Complement-mediated hyperacute graft rejection leading to organ failure within minutes to a few hours is probably the most critical barrier to successful xenotransplantation ⁽¹⁾. Complement depletion by cobra venom factor with subsequent prolongation of graft survival provided the first evidence that complement inhibition may be an effective means to control hyperacute xenograft rejection ⁽²⁾. At present, support of the physiological regulation of the complement system appears to be most promising. In various animal models of xenotransplantation, pretreatment of the recipient with soluble complement receptor type 1 significantly improved graft survival ^(3-5). Another candidate molecule may be C1 inhibitor (C1 inh^*), a major plasma inhibitor of the complement and contact systems. C1 inh, which has long been used for the treatment of the hereditary angioedema, has recently been introduced as substitution therapy in patients with vascular leak syndrome, severe sepsis, and myocardial ischemia/reperfusion injury^{(6, 7)}. The transfer of human membrane-bound complement-regulatory molecules, such as decay-accelerating factor (CD55), membrane cofactor protein (CD46), and CD59, to the donor organ has been suggested as an alternative strategy to protect the xenograft from the attack of the recipient's complement system ^(8-10). Because pigs are considered to be suitable organ donors for humans, we investigated the efficacy of human recombinant soluble complement receptor type 1 (rsCR1; ¹¹) and C1 inh, either alone or in combination with the membrane-associated complement control protein CD59, to protect aortic porcine endothelial cells (PEC) against complement-mediated cytotoxicity of human serum. Endothelial cells were chosen for our experiments because they represent the primary target cells involved in hyperacute graft rejection.

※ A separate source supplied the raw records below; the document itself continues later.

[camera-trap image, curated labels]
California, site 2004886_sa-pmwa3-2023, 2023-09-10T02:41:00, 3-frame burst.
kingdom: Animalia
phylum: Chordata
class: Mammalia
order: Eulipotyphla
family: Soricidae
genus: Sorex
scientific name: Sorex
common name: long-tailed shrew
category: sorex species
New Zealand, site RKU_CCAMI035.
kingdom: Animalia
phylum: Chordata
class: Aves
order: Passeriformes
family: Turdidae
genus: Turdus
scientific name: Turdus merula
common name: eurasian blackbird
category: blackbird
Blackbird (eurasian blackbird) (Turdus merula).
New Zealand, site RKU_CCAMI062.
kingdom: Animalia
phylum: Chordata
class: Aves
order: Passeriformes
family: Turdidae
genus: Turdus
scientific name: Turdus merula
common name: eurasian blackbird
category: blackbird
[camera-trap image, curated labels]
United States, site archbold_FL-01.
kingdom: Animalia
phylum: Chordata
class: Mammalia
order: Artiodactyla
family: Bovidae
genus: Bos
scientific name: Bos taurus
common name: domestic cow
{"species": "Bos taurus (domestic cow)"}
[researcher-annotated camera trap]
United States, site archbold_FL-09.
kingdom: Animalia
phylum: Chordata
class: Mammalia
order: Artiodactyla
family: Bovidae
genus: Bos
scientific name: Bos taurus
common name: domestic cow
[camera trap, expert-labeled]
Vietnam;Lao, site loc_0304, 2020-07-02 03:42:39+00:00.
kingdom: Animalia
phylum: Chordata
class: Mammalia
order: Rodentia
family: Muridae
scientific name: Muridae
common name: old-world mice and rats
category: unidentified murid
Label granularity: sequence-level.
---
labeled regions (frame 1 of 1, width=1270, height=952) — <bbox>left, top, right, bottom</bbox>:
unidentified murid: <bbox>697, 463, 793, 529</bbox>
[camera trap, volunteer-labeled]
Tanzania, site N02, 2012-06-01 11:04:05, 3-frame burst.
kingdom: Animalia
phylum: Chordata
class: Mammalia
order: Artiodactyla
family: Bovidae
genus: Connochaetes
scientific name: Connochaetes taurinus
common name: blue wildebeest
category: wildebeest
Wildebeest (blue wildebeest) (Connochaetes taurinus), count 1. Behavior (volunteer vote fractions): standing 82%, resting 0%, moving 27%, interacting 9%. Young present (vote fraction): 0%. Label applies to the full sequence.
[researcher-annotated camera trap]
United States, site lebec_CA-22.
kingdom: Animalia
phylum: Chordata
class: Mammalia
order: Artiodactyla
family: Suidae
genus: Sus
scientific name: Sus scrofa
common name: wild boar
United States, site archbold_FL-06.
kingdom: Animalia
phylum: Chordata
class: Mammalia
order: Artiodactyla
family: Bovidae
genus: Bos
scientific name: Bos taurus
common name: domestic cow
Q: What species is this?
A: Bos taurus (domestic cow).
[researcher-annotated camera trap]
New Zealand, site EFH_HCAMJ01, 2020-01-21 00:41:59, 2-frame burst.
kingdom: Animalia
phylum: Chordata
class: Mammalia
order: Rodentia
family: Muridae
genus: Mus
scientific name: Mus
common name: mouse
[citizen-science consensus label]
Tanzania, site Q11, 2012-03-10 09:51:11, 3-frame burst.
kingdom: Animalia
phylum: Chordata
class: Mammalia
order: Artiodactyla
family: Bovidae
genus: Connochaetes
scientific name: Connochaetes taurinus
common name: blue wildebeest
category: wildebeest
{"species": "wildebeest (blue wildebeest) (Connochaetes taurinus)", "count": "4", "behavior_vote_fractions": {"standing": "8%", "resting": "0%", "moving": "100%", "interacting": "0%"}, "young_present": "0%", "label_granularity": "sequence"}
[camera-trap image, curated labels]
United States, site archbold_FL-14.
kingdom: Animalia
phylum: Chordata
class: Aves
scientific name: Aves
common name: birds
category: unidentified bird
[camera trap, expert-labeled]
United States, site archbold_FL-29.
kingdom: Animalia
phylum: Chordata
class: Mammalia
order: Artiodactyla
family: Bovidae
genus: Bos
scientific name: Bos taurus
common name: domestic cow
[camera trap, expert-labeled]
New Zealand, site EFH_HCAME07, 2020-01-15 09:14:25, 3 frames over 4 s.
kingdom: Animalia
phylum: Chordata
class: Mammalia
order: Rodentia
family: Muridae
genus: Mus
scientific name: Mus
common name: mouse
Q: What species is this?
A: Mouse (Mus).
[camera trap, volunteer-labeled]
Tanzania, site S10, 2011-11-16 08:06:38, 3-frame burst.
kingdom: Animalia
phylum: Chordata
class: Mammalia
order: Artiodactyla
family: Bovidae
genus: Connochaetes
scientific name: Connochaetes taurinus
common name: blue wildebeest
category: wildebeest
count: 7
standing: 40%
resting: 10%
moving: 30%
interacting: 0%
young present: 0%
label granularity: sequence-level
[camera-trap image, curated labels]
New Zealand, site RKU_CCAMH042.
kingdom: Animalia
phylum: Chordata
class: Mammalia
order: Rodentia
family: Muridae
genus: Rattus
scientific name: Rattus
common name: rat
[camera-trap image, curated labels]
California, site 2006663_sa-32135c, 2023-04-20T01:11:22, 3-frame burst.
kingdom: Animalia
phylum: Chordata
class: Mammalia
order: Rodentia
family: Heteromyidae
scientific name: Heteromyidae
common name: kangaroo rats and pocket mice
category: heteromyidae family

Endothelial cells were isolated from porcine aorta and cultured as described recently ⁽⁹⁾. For the experiments, cells between passages 3 and 15 were used. Human rsCR1 was kindly provided by Dr. James Levin, T-Cell Sciences Inc., Needham, MA. C1 inh (Behrinert) was purchased from Behring, Marburg, Germany. Incremental amounts of C1 inh and rsCR1 were first added to normal human serum (NHS) as a source of xenogeneic natural antibodies and complement, before incubation with PEC. After 2 hr, cell lysis was quantified by measuring lactate dehydrogenase in the supernatant, as described previously ⁽¹²⁾. In the absence of complement inhibitors, 20% NHS caused 40-60% specific lysis of the cells. Incubation with heat-inactivated serum with or without inhibitors only slightly increased the level of spontaneously released lactate dehydrogenase. Addition of each of the two inhibitors caused a dose-dependent reduction in cytotoxicity (Figs. 1 and 3). Twenty-eight micromoles of C1 inh per liter of undiluted serum resulted in complete protection from complement-mediated lysis (Fig. 1). In the presence of 1-3 μM C1 inh, which corresponds to the clinically administered dose ^{(6, 7)}, a 40-60% inhibition was achieved. In comparable experiments performed by Dalmasso and Platt⁽¹³⁾, 40 μM C1 inh were required to obtain 50% inhibition of lysis. This may be explained by a different functional activity of the C1 inh preparation used.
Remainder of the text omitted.